Mom’s advice for having a successful relationship

I just got a stern phone call from my mom. My previous column about “mom’s advice for hooking up” had her questioning why I didn’t write about what our moms would say about maintaining a good relationship. The reality is that in earlier generations, many marriages were based around that life-long monogamous partner with whom you could celebrate 50 or more years together.

We’ve entered an age where other ways of looking at relationships are acceptable, but there are some very important life lessons that could benefit even the most non-traditional homo. Some of us are OK with relationships that aren’t destined to last the rest of our lives or with having more than one partner at a time, but here are some ways to make any kind of connection as fulfilling, wonderful and non-dramatic as possible.
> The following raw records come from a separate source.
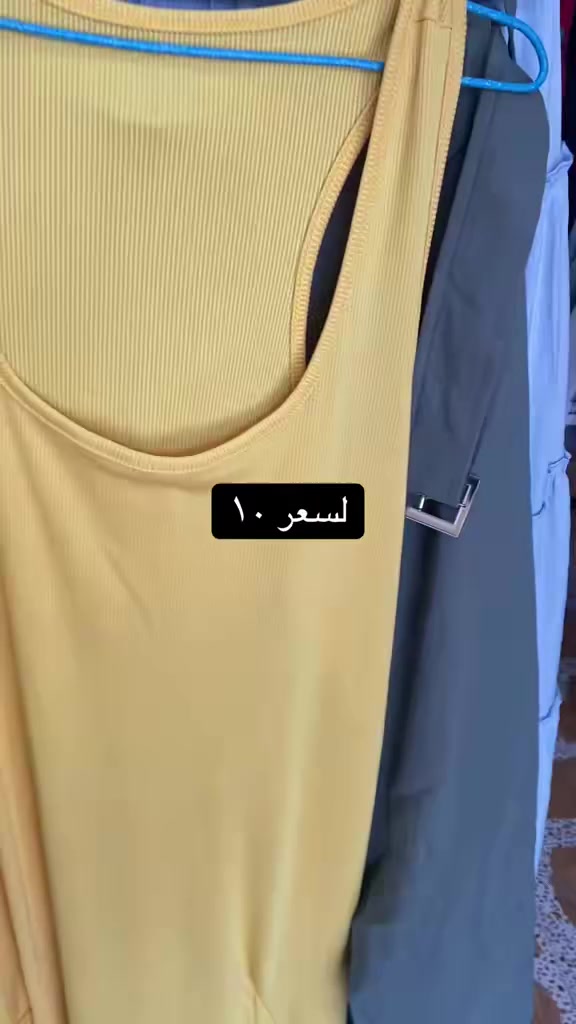 أربيل هفلان شارع عشرين قرب عقارات شيروان  محل ملابس أوربي جديد بوجود توصل


**إذا كنت صاحب هذا الإعلان وتريد حذفه لأي سبب، رجاءا أرسل رسالة إلى الدعم الفني**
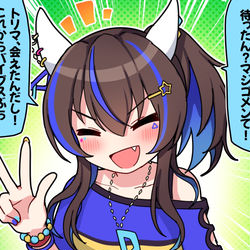 This is a pixiv picture whose title is 待ちに待ったヘリオス.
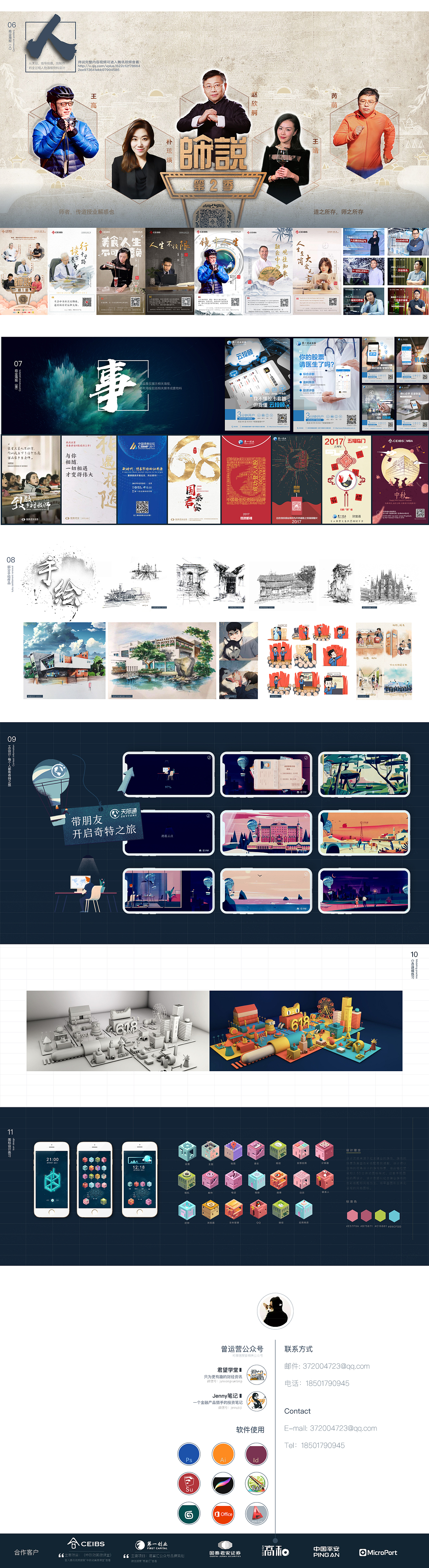 cheney个人作品集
If you make a mess, clean it up: We all make mistakes or screw something up. Perfection is a great goal, but rarely does anyone actually attain it. When challenging things happen or feelings are hurt, figure out ways to address the situation. Allowing these bad feelings to fester only serves to make them more difficult to deal with when you finally have to, and can leave deep-rooted pain and resentment. Just suck it up — you’re going to have to apologize anyway!
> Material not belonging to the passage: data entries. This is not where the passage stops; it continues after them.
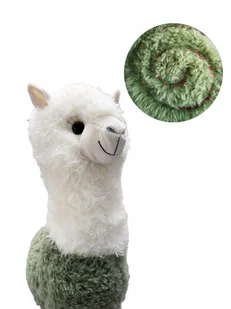 2 x UROCZA DUŻA ALPAKA PUSZYSTA MASKOTKA MIŚ PODUSZKA LAMA PLUSZAK DZIECI L - Maskotki i pluszaki 2 x UROCZA DUŻA ALPAKA PUSZYSTA MASKOTKA MIŚ PODUSZKA LAMA PLUSZAK DZIECI L - Maskotki i pluszaki - miniaturka - grafika 1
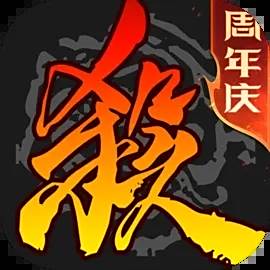 三国杀移动版v4.1.7oppo渠道服
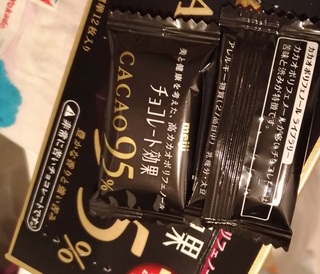 chocolate_95_kouka_201810_2.jpg
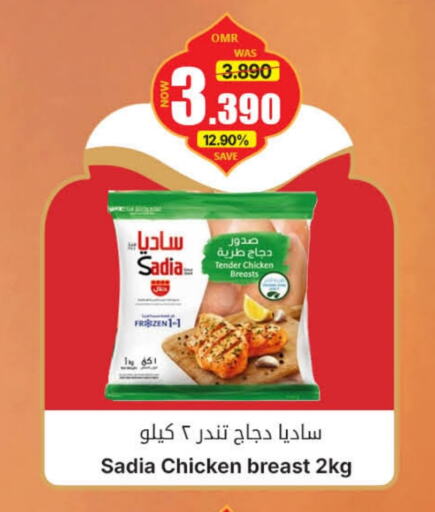 SADIA Chicken Breast available at Al Qoot Hypermarket in Oman - Muscat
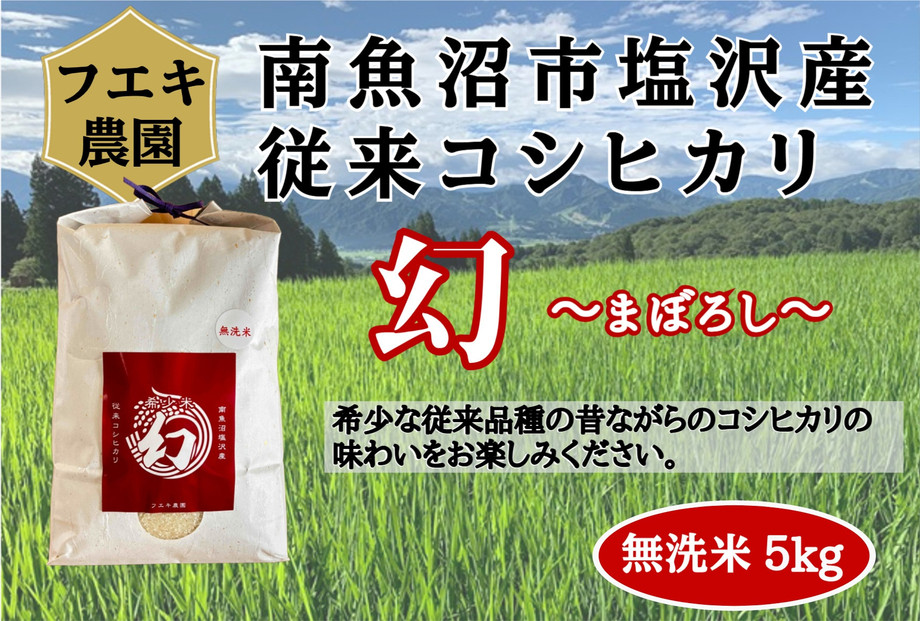 令和7年産　南魚沼塩沢産コシヒカリ　８割減特別栽培米　無洗米５kg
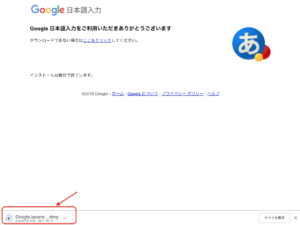 Google日本語入力　ダウンロード中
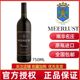 顺丰包邮MEERLUST RUBICON南非美蕾酒庄罗宾康干红葡萄酒2018年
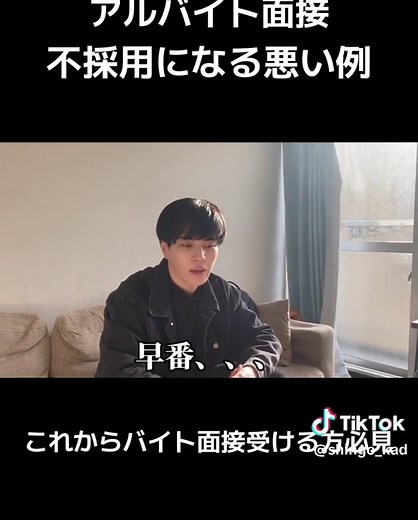 バイト面接これをすると不採用になる！ダメな例を解説！ #アルバイト #バイト #バイト面接 #面接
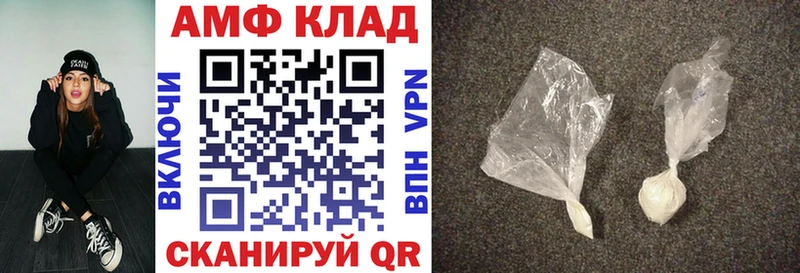 АМФЕТАМИН Premium  Купить  Оханск 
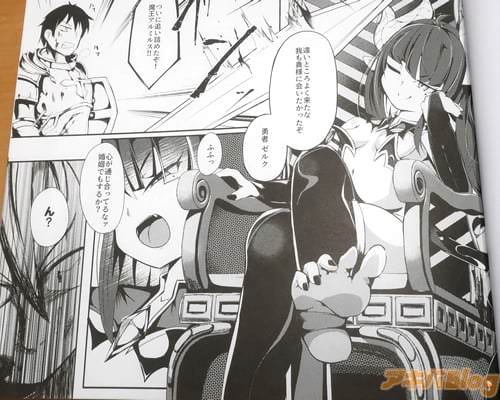 「ついに追い詰めたぞ!魔王アルミルス!」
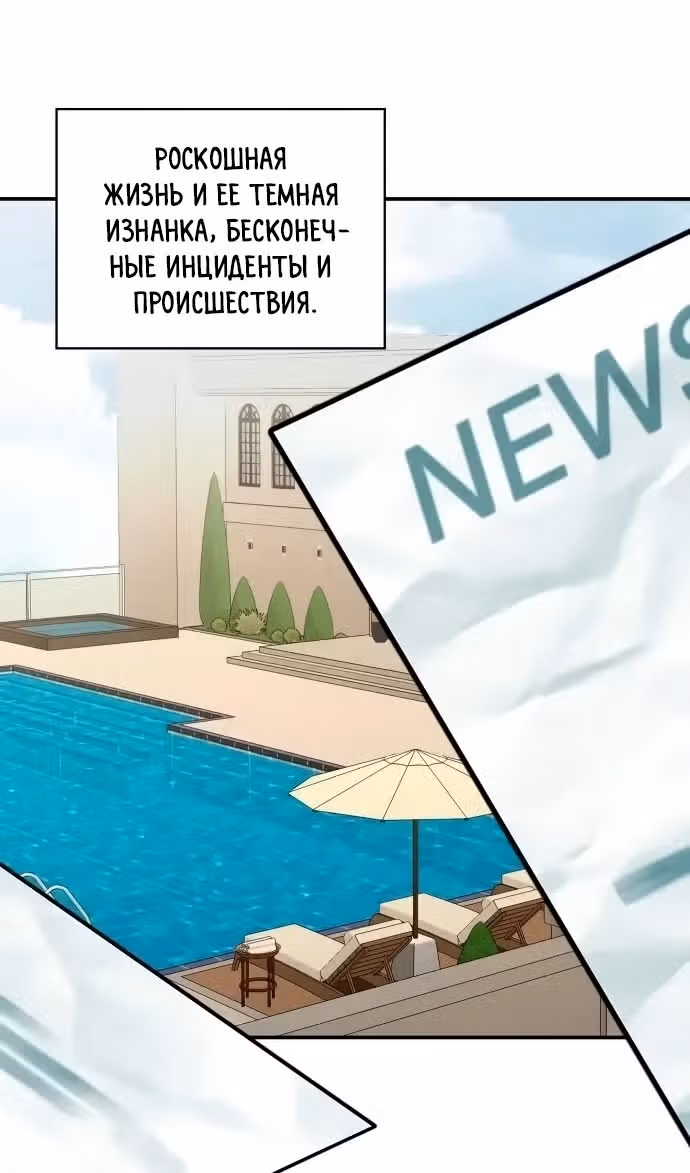 Меня случайно приняли за талантливого актёра — Том 1 · Глава 95, страница 62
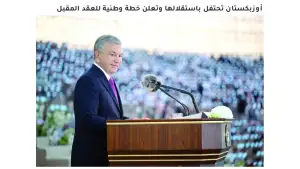 “Oman Observer”: Ўзбекистон истиқлол шодиёнасини нишонлаб, келгуси ўн йиллик учун устувор вазифаларни белгилаб олди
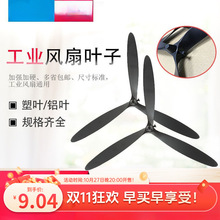 廠家直銷工業電風扇配件牛角扇扇葉工業風扇扇葉葉子片葉風扇葉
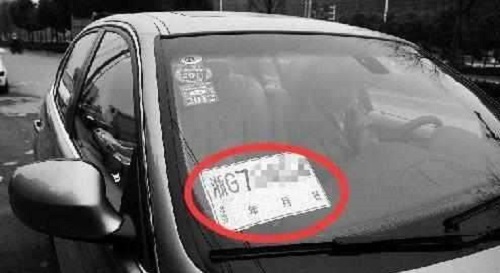 交警队：电动汽车车牌怎么区分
Think before you talk: Lashing out when you’re angry can cause even more hurt feelings. Off-the-cuff comments can come across as mean-spirited or insensitive. You may mean what you are about to say, but if it comes across in damaging ways, your argument isn’t going to end well. Consider how your words might impact your partner. Handle things that might bring up insecurities more gently.
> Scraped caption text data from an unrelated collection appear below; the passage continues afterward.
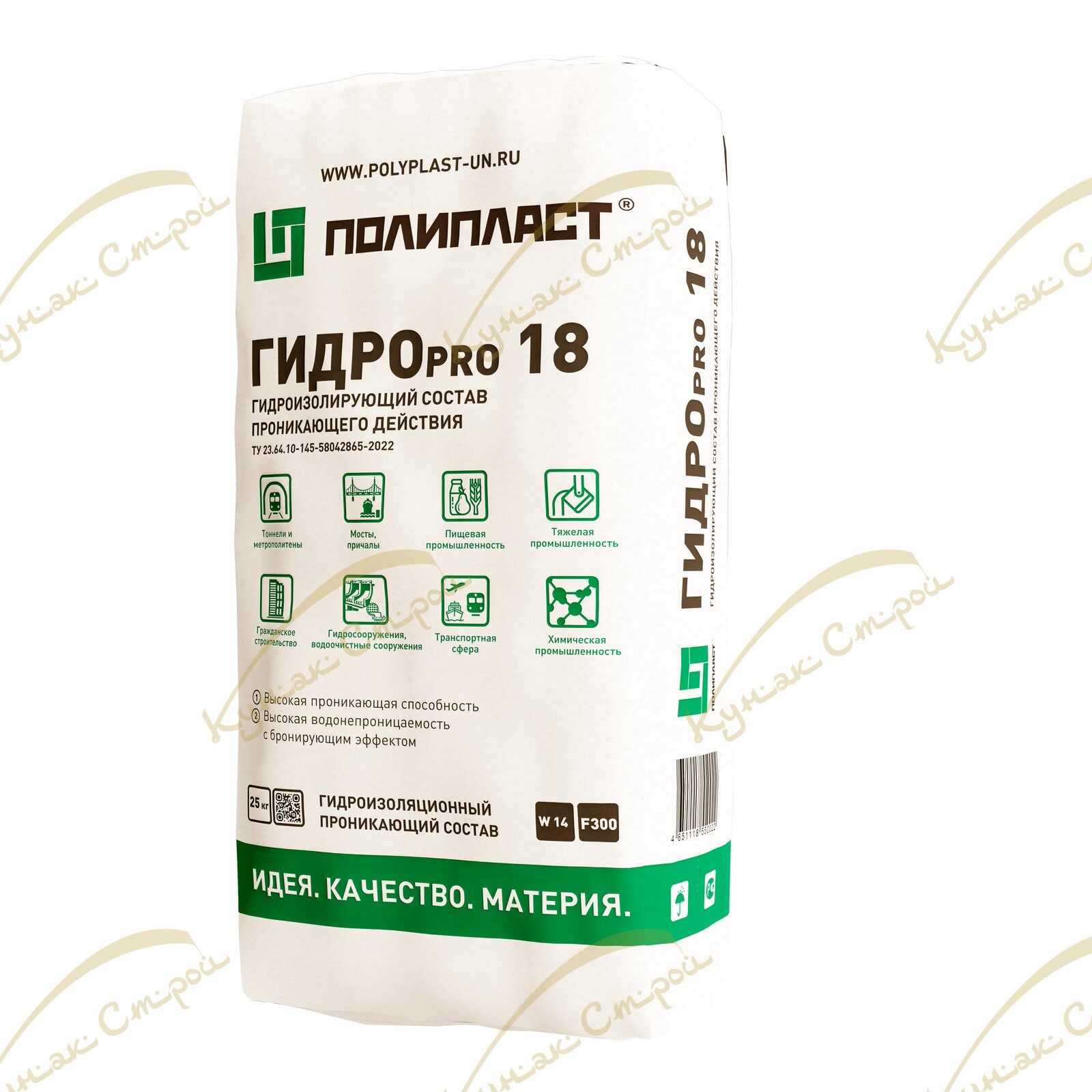 ГИДРОпро 18 (25 кг) Проникающая цементная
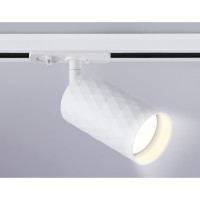 Светильник на штанге Ambrella Light TRACK SYSTEM GL5131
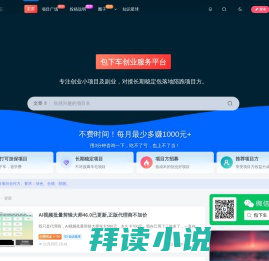 包下车|创业小项目网,个人创业做什么好,低成本创业好项目推荐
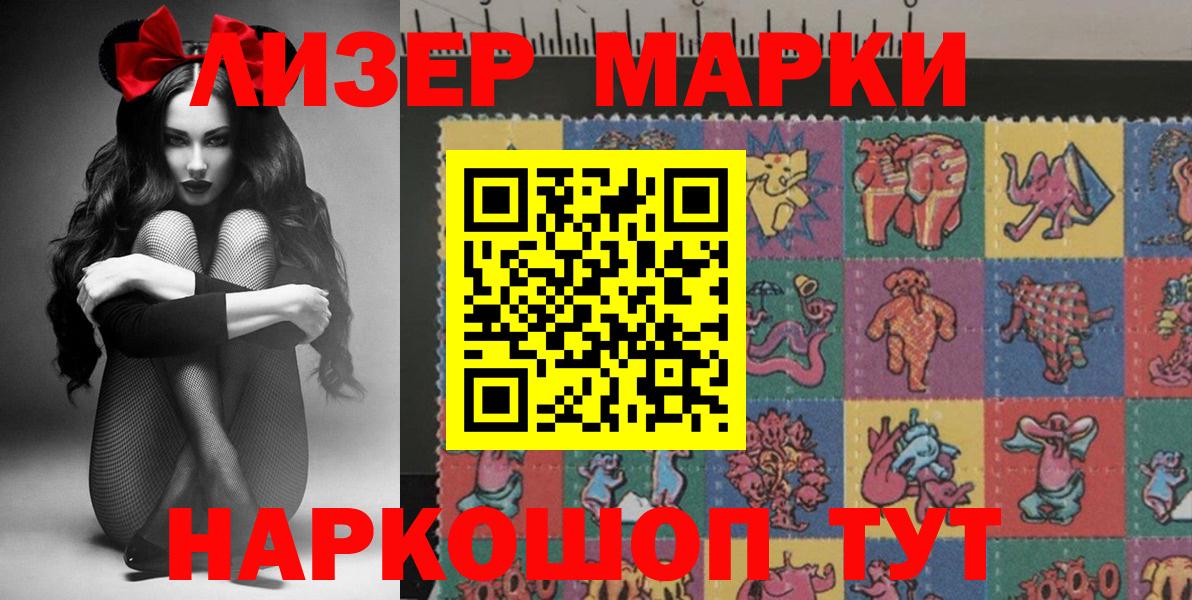 Дивногорск  Марки N-bome 1,8мг  Марки N-bome 1,8мг  Вход с VPN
Be kind to others: At the end of the day, hopefully we all have a general respect for people in our lives. There are times in both shorter and long-term relationships where some of the sweetness and thoughtfulness drifts from our focus, especially when we’re getting into routines, or when things get crazy busy. But there’s always time to say “please” and “thank you.”

Honesty is the best policy: I appreciate that some conversations with our loved ones can be difficult, uncomfortable and potentially volatile. Being honest can be a huge challenge for people in relationships, either due to not wanting to hurt the other’s feelings or because that honesty may make us look like an ass. Regardless of the reason, the longer the truth is kept out of the relationship, the more potentially-destructive consequences arise when it’s finally unveiled. Also, be careful about pushing feelings away to deal with them later or hope they’ll just go away. We all know what can happen when we live in a closet or corner.

You can do anything you set your mind to: It doesn’t matter if you’re trying to figure out a way to purchase a home, get in shape, finance a European vacation or build up the courage to go out in those new sequenced hot shorts. It is important to remember that there are times when life and particular situations can be more difficult than others, but there aren’t many things that are so difficult or catastrophic that we can’t somehow make them work.